• _Task description_: Output every line of the material exactly.

• _Available data_:
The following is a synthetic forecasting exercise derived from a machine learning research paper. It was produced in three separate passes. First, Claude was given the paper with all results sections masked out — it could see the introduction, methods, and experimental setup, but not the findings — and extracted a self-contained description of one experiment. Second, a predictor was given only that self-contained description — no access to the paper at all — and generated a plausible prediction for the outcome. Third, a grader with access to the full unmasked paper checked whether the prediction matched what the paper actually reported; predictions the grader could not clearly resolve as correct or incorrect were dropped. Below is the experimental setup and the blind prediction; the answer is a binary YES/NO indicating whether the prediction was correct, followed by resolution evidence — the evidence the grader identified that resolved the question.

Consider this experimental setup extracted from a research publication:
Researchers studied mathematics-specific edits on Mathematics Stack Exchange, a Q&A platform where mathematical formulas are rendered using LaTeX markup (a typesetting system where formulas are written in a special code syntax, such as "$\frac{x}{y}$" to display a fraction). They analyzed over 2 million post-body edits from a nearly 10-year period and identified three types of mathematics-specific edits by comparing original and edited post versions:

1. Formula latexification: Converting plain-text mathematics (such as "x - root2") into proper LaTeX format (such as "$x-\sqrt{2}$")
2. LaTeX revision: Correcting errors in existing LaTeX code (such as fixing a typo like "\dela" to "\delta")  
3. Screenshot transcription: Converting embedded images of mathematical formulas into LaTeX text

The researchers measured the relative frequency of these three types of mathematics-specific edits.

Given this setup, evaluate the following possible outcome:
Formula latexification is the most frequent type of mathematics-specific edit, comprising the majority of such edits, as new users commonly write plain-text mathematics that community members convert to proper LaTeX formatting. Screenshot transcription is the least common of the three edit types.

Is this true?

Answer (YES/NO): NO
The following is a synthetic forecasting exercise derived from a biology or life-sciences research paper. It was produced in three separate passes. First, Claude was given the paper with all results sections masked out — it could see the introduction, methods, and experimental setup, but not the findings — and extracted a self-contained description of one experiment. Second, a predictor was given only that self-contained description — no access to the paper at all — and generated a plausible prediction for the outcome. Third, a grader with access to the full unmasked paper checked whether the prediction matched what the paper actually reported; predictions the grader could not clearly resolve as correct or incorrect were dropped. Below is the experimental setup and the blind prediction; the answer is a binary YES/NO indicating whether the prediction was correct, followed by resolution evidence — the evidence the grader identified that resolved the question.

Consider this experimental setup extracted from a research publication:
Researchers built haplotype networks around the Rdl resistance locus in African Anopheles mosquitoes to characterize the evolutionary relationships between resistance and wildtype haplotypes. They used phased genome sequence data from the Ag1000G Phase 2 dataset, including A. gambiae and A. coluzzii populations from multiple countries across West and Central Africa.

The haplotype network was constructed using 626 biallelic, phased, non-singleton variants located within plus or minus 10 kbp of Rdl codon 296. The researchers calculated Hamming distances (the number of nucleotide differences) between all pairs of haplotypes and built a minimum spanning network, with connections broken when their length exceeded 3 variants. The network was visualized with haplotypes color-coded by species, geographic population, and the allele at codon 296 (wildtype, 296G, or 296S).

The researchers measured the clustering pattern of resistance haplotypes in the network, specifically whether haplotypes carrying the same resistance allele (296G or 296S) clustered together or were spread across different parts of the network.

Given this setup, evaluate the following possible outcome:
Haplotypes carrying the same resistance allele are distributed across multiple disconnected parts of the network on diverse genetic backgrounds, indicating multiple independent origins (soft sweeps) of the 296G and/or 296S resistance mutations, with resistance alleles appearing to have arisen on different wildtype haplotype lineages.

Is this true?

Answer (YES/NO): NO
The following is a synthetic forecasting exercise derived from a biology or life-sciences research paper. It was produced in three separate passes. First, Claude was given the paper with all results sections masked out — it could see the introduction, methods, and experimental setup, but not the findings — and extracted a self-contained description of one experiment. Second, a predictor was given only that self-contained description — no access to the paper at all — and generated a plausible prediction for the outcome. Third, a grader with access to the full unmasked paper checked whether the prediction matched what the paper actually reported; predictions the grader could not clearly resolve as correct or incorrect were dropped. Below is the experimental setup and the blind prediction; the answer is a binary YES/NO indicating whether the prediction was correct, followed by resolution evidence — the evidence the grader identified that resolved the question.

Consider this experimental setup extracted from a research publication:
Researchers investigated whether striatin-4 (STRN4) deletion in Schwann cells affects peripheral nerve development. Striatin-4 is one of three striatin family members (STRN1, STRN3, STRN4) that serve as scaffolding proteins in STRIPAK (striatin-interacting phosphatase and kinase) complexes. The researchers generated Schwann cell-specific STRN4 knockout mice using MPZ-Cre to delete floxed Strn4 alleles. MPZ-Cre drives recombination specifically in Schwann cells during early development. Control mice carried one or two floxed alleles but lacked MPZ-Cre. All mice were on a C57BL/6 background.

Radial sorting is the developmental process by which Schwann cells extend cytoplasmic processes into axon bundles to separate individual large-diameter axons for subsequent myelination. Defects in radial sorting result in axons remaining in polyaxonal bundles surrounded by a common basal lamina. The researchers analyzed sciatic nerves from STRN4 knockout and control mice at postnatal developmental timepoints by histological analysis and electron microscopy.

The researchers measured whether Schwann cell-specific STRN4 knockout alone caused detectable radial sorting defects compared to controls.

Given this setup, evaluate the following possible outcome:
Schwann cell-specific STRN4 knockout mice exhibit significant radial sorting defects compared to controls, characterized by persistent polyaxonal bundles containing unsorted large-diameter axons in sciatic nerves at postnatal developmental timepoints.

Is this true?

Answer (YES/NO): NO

• _Output_:
The following is a synthetic forecasting exercise derived from a machine learning research paper. It was produced in three separate passes. First, Claude was given the paper with all results sections masked out — it could see the introduction, methods, and experimental setup, but not the findings — and extracted a self-contained description of one experiment. Second, a predictor was given only that self-contained description — no access to the paper at all — and generated a plausible prediction for the outcome. Third, a grader with access to the full unmasked paper checked whether the prediction matched what the paper actually reported; predictions the grader could not clearly resolve as correct or incorrect were dropped. Below is the experimental setup and the blind prediction; the answer is a binary YES/NO indicating whether the prediction was correct, followed by resolution evidence — the evidence the grader identified that resolved the question.

Consider this experimental setup extracted from a research publication:
Researchers studied mathematics-specific edits on Mathematics Stack Exchange, a Q&A platform where mathematical formulas are rendered using LaTeX markup (a typesetting system where formulas are written in a special code syntax, such as "$\frac{x}{y}$" to display a fraction). They analyzed over 2 million post-body edits from a nearly 10-year period and identified three types of mathematics-specific edits by comparing original and edited post versions:

1. Formula latexification: Converting plain-text mathematics (such as "x - root2") into proper LaTeX format (such as "$x-\sqrt{2}$")
2. LaTeX revision: Correcting errors in existing LaTeX code (such as fixing a typo like "\dela" to "\delta")  
3. Screenshot transcription: Converting embedded images of mathematical formulas into LaTeX text

The researchers measured the relative frequency of these three types of mathematics-specific edits.

Given this setup, evaluate the following possible outcome:
Formula latexification is the most frequent type of mathematics-specific edit, comprising the majority of such edits, as new users commonly write plain-text mathematics that community members convert to proper LaTeX formatting. Screenshot transcription is the least common of the three edit types.

Is this true?

Answer (YES/NO): NO
The following is a synthetic forecasting exercise derived from a biology or life-sciences research paper. It was produced in three separate passes. First, Claude was given the paper with all results sections masked out — it could see the introduction, methods, and experimental setup, but not the findings — and extracted a self-contained description of one experiment. Second, a predictor was given only that self-contained description — no access to the paper at all — and generated a plausible prediction for the outcome. Third, a grader with access to the full unmasked paper checked whether the prediction matched what the paper actually reported; predictions the grader could not clearly resolve as correct or incorrect were dropped. Below is the experimental setup and the blind prediction; the answer is a binary YES/NO indicating whether the prediction was correct, followed by resolution evidence — the evidence the grader identified that resolved the question.

Consider this experimental setup extracted from a research publication:
Researchers built haplotype networks around the Rdl resistance locus in African Anopheles mosquitoes to characterize the evolutionary relationships between resistance and wildtype haplotypes. They used phased genome sequence data from the Ag1000G Phase 2 dataset, including A. gambiae and A. coluzzii populations from multiple countries across West and Central Africa.

The haplotype network was constructed using 626 biallelic, phased, non-singleton variants located within plus or minus 10 kbp of Rdl codon 296. The researchers calculated Hamming distances (the number of nucleotide differences) between all pairs of haplotypes and built a minimum spanning network, with connections broken when their length exceeded 3 variants. The network was visualized with haplotypes color-coded by species, geographic population, and the allele at codon 296 (wildtype, 296G, or 296S).

The researchers measured the clustering pattern of resistance haplotypes in the network, specifically whether haplotypes carrying the same resistance allele (296G or 296S) clustered together or were spread across different parts of the network.

Given this setup, evaluate the following possible outcome:
Haplotypes carrying the same resistance allele are distributed across multiple disconnected parts of the network on diverse genetic backgrounds, indicating multiple independent origins (soft sweeps) of the 296G and/or 296S resistance mutations, with resistance alleles appearing to have arisen on different wildtype haplotype lineages.

Is this true?

Answer (YES/NO): NO
The following is a synthetic forecasting exercise derived from a biology or life-sciences research paper. It was produced in three separate passes. First, Claude was given the paper with all results sections masked out — it could see the introduction, methods, and experimental setup, but not the findings — and extracted a self-contained description of one experiment. Second, a predictor was given only that self-contained description — no access to the paper at all — and generated a plausible prediction for the outcome. Third, a grader with access to the full unmasked paper checked whether the prediction matched what the paper actually reported; predictions the grader could not clearly resolve as correct or incorrect were dropped. Below is the experimental setup and the blind prediction; the answer is a binary YES/NO indicating whether the prediction was correct, followed by resolution evidence — the evidence the grader identified that resolved the question.

Consider this experimental setup extracted from a research publication:
Researchers investigated whether striatin-4 (STRN4) deletion in Schwann cells affects peripheral nerve development. Striatin-4 is one of three striatin family members (STRN1, STRN3, STRN4) that serve as scaffolding proteins in STRIPAK (striatin-interacting phosphatase and kinase) complexes. The researchers generated Schwann cell-specific STRN4 knockout mice using MPZ-Cre to delete floxed Strn4 alleles. MPZ-Cre drives recombination specifically in Schwann cells during early development. Control mice carried one or two floxed alleles but lacked MPZ-Cre. All mice were on a C57BL/6 background.

Radial sorting is the developmental process by which Schwann cells extend cytoplasmic processes into axon bundles to separate individual large-diameter axons for subsequent myelination. Defects in radial sorting result in axons remaining in polyaxonal bundles surrounded by a common basal lamina. The researchers analyzed sciatic nerves from STRN4 knockout and control mice at postnatal developmental timepoints by histological analysis and electron microscopy.

The researchers measured whether Schwann cell-specific STRN4 knockout alone caused detectable radial sorting defects compared to controls.

Given this setup, evaluate the following possible outcome:
Schwann cell-specific STRN4 knockout mice exhibit significant radial sorting defects compared to controls, characterized by persistent polyaxonal bundles containing unsorted large-diameter axons in sciatic nerves at postnatal developmental timepoints.

Is this true?

Answer (YES/NO): NO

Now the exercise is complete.